Para o meio-campista, o time até começou bem o confronto contra o Dragão. No entanto, segundo o jogador, a equipe não teve humildade de marcar o adversário quando foi mais necessário. Sem querer apontar erros individuais, Juninho Cearense foi claro ao dizer o que terá de fazer o Uberaba Sport para se recuperar dentro da competição. “A programação era ganhar os três pontos aqui, dentro de casa. Como não ganhamos, vamos buscar os seis pontos nas próximas duas partidas, mesmo atuando fora de casa”, disse, referindo-se aos próximos compromissos do Zebu, contra Guarani e Caldense, em Divinópolis e Poços de Caldas, respectivamente. “Para isso, todos nós temos de ter humildade para marcar.
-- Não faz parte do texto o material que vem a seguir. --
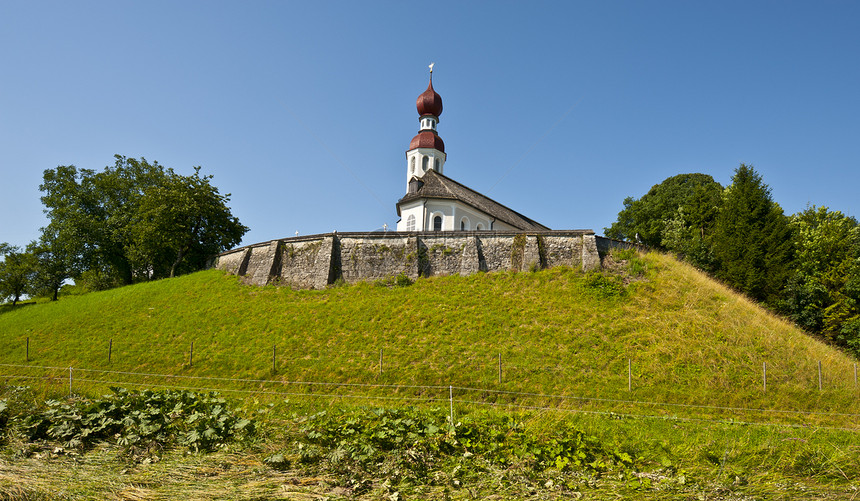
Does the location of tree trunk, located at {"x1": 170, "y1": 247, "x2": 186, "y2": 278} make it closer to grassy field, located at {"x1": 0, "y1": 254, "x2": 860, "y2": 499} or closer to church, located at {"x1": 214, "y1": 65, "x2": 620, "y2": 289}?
church, located at {"x1": 214, "y1": 65, "x2": 620, "y2": 289}

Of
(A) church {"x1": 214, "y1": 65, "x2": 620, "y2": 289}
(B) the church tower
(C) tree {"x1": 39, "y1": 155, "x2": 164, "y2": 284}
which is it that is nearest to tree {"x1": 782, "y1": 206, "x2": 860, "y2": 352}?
(A) church {"x1": 214, "y1": 65, "x2": 620, "y2": 289}

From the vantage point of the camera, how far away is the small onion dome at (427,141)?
4344 cm

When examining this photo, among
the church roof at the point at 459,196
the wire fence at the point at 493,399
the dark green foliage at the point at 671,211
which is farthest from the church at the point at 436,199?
the wire fence at the point at 493,399

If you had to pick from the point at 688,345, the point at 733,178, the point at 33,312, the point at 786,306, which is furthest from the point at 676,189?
the point at 33,312

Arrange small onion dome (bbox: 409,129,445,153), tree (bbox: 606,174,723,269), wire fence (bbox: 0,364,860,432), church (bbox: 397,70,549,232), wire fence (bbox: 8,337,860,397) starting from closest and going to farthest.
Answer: wire fence (bbox: 0,364,860,432), wire fence (bbox: 8,337,860,397), tree (bbox: 606,174,723,269), church (bbox: 397,70,549,232), small onion dome (bbox: 409,129,445,153)

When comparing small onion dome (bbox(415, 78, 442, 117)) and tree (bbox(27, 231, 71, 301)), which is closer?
tree (bbox(27, 231, 71, 301))

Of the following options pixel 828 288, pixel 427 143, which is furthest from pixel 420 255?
pixel 828 288

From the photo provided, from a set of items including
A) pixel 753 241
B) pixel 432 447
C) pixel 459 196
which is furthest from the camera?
pixel 459 196

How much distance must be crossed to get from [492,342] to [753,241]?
19.5 metres

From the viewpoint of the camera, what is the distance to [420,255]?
2480 cm

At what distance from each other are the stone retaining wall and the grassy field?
1.14 meters

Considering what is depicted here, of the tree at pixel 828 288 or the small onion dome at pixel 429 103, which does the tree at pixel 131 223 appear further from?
the tree at pixel 828 288

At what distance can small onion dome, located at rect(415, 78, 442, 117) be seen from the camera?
4497 centimetres

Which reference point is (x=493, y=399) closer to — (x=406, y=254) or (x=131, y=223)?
(x=406, y=254)
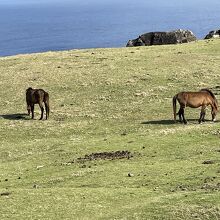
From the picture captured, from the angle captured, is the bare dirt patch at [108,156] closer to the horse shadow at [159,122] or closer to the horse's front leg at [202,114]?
the horse shadow at [159,122]

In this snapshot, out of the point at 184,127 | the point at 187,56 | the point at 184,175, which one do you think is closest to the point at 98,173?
the point at 184,175

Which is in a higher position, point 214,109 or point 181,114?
point 214,109

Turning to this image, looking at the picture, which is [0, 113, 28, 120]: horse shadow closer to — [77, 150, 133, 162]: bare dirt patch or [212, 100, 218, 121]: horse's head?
[77, 150, 133, 162]: bare dirt patch

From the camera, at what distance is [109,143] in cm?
2656

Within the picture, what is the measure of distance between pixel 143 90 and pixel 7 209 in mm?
24008

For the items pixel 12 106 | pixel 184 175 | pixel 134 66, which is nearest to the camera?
pixel 184 175

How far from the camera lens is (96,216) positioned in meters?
15.9

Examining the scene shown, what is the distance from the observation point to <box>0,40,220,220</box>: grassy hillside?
16875 millimetres

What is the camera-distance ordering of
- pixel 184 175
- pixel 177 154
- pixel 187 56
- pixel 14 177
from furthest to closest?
pixel 187 56 → pixel 177 154 → pixel 14 177 → pixel 184 175

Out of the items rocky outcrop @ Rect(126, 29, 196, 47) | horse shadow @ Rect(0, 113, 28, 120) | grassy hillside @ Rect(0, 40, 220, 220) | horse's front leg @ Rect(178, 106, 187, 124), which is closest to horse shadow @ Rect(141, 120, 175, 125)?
grassy hillside @ Rect(0, 40, 220, 220)

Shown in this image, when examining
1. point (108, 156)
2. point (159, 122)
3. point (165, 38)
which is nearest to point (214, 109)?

Para mim, isso foi determinante no resultado”, completou.
Ao fazer sua autoavaliação, o atleta também reconheceu não ter ido bem. “Fui muito abaixo do meu potencial. Tentei, mas não consegui. A equipe toda sofreu um apagão e me incluo no grupo de jogadores que jogaram mal. Eu poderia ter dado um pouco mais de mim, mas ficou praticamente impossível quando tivemos que atuar com um a menos”, revelou.
Zagueiro. Outro que falou com a reportagem foi Rodrigo Antoneli. Para ele, a equipe assumiu riscos demais e pagou por isso. “Não acertamos a marcação e pagamos o preço por correr atrás o tempo todo”, afirmou.
Ainda assim, o zagueiro acredita que, dentro do que foi proposto, a defesa do USC teve uma boa apresentação. “Com um a menos ainda conseguimos tirar lances de perigo. Eu e o Rodrigão jogamos no mano a mano em muitos lances, pois era o que podíamos fazer. Mas, ninguém gostaria que tivesse sido assim”, concluiu.